(Records from a data source)
++++
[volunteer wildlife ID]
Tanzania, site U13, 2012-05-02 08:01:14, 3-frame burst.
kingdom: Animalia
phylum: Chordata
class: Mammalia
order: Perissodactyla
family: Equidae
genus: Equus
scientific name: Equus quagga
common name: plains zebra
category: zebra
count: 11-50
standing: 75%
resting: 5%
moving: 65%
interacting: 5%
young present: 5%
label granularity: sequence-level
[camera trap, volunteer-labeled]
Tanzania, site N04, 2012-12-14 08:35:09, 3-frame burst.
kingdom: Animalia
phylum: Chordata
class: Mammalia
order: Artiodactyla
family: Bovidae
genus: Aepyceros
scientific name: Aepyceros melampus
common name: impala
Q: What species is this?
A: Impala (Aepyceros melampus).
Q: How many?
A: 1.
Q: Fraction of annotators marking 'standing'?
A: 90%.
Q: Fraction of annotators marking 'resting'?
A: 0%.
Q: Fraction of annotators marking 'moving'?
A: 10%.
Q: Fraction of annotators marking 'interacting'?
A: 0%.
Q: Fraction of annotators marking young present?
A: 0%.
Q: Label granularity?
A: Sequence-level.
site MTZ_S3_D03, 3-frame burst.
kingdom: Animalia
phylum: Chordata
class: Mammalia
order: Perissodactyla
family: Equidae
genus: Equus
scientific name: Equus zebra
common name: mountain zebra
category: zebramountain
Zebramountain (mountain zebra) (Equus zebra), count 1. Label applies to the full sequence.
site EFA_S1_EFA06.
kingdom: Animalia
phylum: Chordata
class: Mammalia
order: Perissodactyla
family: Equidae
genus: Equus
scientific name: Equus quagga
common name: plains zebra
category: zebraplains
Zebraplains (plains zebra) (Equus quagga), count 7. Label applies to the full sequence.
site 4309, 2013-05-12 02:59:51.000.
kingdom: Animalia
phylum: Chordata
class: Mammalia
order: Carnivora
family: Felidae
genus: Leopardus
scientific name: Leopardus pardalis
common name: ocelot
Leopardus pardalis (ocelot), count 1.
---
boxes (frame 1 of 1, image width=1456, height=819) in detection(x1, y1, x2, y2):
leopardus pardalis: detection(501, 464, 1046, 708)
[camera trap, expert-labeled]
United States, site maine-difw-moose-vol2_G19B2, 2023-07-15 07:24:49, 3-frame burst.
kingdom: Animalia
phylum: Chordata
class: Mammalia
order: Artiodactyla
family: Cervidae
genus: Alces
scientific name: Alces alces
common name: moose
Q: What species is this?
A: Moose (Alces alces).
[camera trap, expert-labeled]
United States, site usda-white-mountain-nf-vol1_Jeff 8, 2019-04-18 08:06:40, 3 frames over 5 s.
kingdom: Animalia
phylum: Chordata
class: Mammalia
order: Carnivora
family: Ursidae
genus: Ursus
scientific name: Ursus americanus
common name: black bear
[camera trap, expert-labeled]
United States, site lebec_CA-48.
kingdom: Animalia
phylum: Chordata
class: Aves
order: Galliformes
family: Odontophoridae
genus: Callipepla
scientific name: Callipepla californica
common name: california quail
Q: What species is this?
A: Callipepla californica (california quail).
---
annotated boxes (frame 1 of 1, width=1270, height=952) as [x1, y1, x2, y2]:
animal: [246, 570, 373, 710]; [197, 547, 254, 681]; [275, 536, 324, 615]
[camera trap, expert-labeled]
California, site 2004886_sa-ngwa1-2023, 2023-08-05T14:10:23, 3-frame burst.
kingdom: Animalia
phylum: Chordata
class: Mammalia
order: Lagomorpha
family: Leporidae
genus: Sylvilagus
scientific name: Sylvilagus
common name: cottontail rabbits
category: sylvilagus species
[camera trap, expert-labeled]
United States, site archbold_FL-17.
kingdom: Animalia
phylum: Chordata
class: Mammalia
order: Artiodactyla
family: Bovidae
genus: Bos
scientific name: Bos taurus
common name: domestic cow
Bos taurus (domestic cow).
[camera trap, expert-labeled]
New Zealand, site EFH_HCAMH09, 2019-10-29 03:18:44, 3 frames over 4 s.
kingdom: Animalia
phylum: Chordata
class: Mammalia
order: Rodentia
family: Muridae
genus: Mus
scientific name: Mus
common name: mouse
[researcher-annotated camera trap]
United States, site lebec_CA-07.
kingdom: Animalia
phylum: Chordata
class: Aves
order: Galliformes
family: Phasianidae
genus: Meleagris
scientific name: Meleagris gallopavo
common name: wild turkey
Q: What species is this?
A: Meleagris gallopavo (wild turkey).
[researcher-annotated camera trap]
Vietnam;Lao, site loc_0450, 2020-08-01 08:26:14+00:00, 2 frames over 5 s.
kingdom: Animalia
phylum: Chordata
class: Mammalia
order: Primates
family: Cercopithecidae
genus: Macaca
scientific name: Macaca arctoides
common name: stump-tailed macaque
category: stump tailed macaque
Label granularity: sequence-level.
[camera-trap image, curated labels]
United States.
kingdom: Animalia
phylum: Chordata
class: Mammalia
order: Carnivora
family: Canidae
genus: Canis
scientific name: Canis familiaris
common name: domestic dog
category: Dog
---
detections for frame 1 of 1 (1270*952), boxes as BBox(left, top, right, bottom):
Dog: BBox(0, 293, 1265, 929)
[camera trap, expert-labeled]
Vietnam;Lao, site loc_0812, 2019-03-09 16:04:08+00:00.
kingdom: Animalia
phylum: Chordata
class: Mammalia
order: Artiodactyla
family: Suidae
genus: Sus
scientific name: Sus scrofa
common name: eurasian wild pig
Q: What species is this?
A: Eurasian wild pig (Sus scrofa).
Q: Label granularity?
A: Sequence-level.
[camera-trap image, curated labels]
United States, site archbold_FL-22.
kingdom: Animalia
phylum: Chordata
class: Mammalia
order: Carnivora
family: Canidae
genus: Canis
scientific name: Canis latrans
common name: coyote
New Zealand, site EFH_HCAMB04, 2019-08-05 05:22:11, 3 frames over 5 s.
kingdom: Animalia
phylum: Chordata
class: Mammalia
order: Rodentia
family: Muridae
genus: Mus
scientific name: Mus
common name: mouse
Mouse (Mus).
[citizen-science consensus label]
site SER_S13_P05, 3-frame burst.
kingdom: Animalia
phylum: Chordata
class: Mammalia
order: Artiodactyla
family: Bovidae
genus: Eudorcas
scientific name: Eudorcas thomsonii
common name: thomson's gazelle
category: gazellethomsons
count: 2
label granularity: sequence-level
++++
--- TO DO ---
Give all the entries again exactly; leave none out.

--- EXERCISE SOLUTION ---
[volunteer wildlife ID]
Tanzania, site U13, 2012-05-02 08:01:14, 3-frame burst.
kingdom: Animalia
phylum: Chordata
class: Mammalia
order: Perissodactyla
family: Equidae
genus: Equus
scientific name: Equus quagga
common name: plains zebra
category: zebra
count: 11-50
standing: 75%
resting: 5%
moving: 65%
interacting: 5%
young present: 5%
label granularity: sequence-level
[camera trap, volunteer-labeled]
Tanzania, site N04, 2012-12-14 08:35:09, 3-frame burst.
kingdom: Animalia
phylum: Chordata
class: Mammalia
order: Artiodactyla
family: Bovidae
genus: Aepyceros
scientific name: Aepyceros melampus
common name: impala
Q: What species is this?
A: Impala (Aepyceros melampus).
Q: How many?
A: 1.
Q: Fraction of annotators marking 'standing'?
A: 90%.
Q: Fraction of annotators marking 'resting'?
A: 0%.
Q: Fraction of annotators marking 'moving'?
A: 10%.
Q: Fraction of annotators marking 'interacting'?
A: 0%.
Q: Fraction of annotators marking young present?
A: 0%.
Q: Label granularity?
A: Sequence-level.
site MTZ_S3_D03, 3-frame burst.
kingdom: Animalia
phylum: Chordata
class: Mammalia
order: Perissodactyla
family: Equidae
genus: Equus
scientific name: Equus zebra
common name: mountain zebra
category: zebramountain
Zebramountain (mountain zebra) (Equus zebra), count 1. Label applies to the full sequence.
site EFA_S1_EFA06.
kingdom: Animalia
phylum: Chordata
class: Mammalia
order: Perissodactyla
family: Equidae
genus: Equus
scientific name: Equus quagga
common name: plains zebra
category: zebraplains
Zebraplains (plains zebra) (Equus quagga), count 7. Label applies to the full sequence.
site 4309, 2013-05-12 02:59:51.000.
kingdom: Animalia
phylum: Chordata
class: Mammalia
order: Carnivora
family: Felidae
genus: Leopardus
scientific name: Leopardus pardalis
common name: ocelot
Leopardus pardalis (ocelot), count 1.
---
boxes (frame 1 of 1, image width=1456, height=819) in detection(x1, y1, x2, y2):
leopardus pardalis: detection(501, 464, 1046, 708)
[camera trap, expert-labeled]
United States, site maine-difw-moose-vol2_G19B2, 2023-07-15 07:24:49, 3-frame burst.
kingdom: Animalia
phylum: Chordata
class: Mammalia
order: Artiodactyla
family: Cervidae
genus: Alces
scientific name: Alces alces
common name: moose
Q: What species is this?
A: Moose (Alces alces).
[camera trap, expert-labeled]
United States, site usda-white-mountain-nf-vol1_Jeff 8, 2019-04-18 08:06:40, 3 frames over 5 s.
kingdom: Animalia
phylum: Chordata
class: Mammalia
order: Carnivora
family: Ursidae
genus: Ursus
scientific name: Ursus americanus
common name: black bear
[camera trap, expert-labeled]
United States, site lebec_CA-48.
kingdom: Animalia
phylum: Chordata
class: Aves
order: Galliformes
family: Odontophoridae
genus: Callipepla
scientific name: Callipepla californica
common name: california quail
Q: What species is this?
A: Callipepla californica (california quail).
---
annotated boxes (frame 1 of 1, width=1270, height=952) as [x1, y1, x2, y2]:
animal: [246, 570, 373, 710]; [197, 547, 254, 681]; [275, 536, 324, 615]
[camera trap, expert-labeled]
California, site 2004886_sa-ngwa1-2023, 2023-08-05T14:10:23, 3-frame burst.
kingdom: Animalia
phylum: Chordata
class: Mammalia
order: Lagomorpha
family: Leporidae
genus: Sylvilagus
scientific name: Sylvilagus
common name: cottontail rabbits
category: sylvilagus species
[camera trap, expert-labeled]
United States, site archbold_FL-17.
kingdom: Animalia
phylum: Chordata
class: Mammalia
order: Artiodactyla
family: Bovidae
genus: Bos
scientific name: Bos taurus
common name: domestic cow
Bos taurus (domestic cow).
[camera trap, expert-labeled]
New Zealand, site EFH_HCAMH09, 2019-10-29 03:18:44, 3 frames over 4 s.
kingdom: Animalia
phylum: Chordata
class: Mammalia
order: Rodentia
family: Muridae
genus: Mus
scientific name: Mus
common name: mouse
[researcher-annotated camera trap]
United States, site lebec_CA-07.
kingdom: Animalia
phylum: Chordata
class: Aves
order: Galliformes
family: Phasianidae
genus: Meleagris
scientific name: Meleagris gallopavo
common name: wild turkey
Q: What species is this?
A: Meleagris gallopavo (wild turkey).
[researcher-annotated camera trap]
Vietnam;Lao, site loc_0450, 2020-08-01 08:26:14+00:00, 2 frames over 5 s.
kingdom: Animalia
phylum: Chordata
class: Mammalia
order: Primates
family: Cercopithecidae
genus: Macaca
scientific name: Macaca arctoides
common name: stump-tailed macaque
category: stump tailed macaque
Label granularity: sequence-level.
[camera-trap image, curated labels]
United States.
kingdom: Animalia
phylum: Chordata
class: Mammalia
order: Carnivora
family: Canidae
genus: Canis
scientific name: Canis familiaris
common name: domestic dog
category: Dog
---
detections for frame 1 of 1 (1270*952), boxes as BBox(left, top, right, bottom):
Dog: BBox(0, 293, 1265, 929)
[camera trap, expert-labeled]
Vietnam;Lao, site loc_0812, 2019-03-09 16:04:08+00:00.
kingdom: Animalia
phylum: Chordata
class: Mammalia
order: Artiodactyla
family: Suidae
genus: Sus
scientific name: Sus scrofa
common name: eurasian wild pig
Q: What species is this?
A: Eurasian wild pig (Sus scrofa).
Q: Label granularity?
A: Sequence-level.
[camera-trap image, curated labels]
United States, site archbold_FL-22.
kingdom: Animalia
phylum: Chordata
class: Mammalia
order: Carnivora
family: Canidae
genus: Canis
scientific name: Canis latrans
common name: coyote
New Zealand, site EFH_HCAMB04, 2019-08-05 05:22:11, 3 frames over 5 s.
kingdom: Animalia
phylum: Chordata
class: Mammalia
order: Rodentia
family: Muridae
genus: Mus
scientific name: Mus
common name: mouse
Mouse (Mus).
[citizen-science consensus label]
site SER_S13_P05, 3-frame burst.
kingdom: Animalia
phylum: Chordata
class: Mammalia
order: Artiodactyla
family: Bovidae
genus: Eudorcas
scientific name: Eudorcas thomsonii
common name: thomson's gazelle
category: gazellethomsons
count: 2
label granularity: sequence-level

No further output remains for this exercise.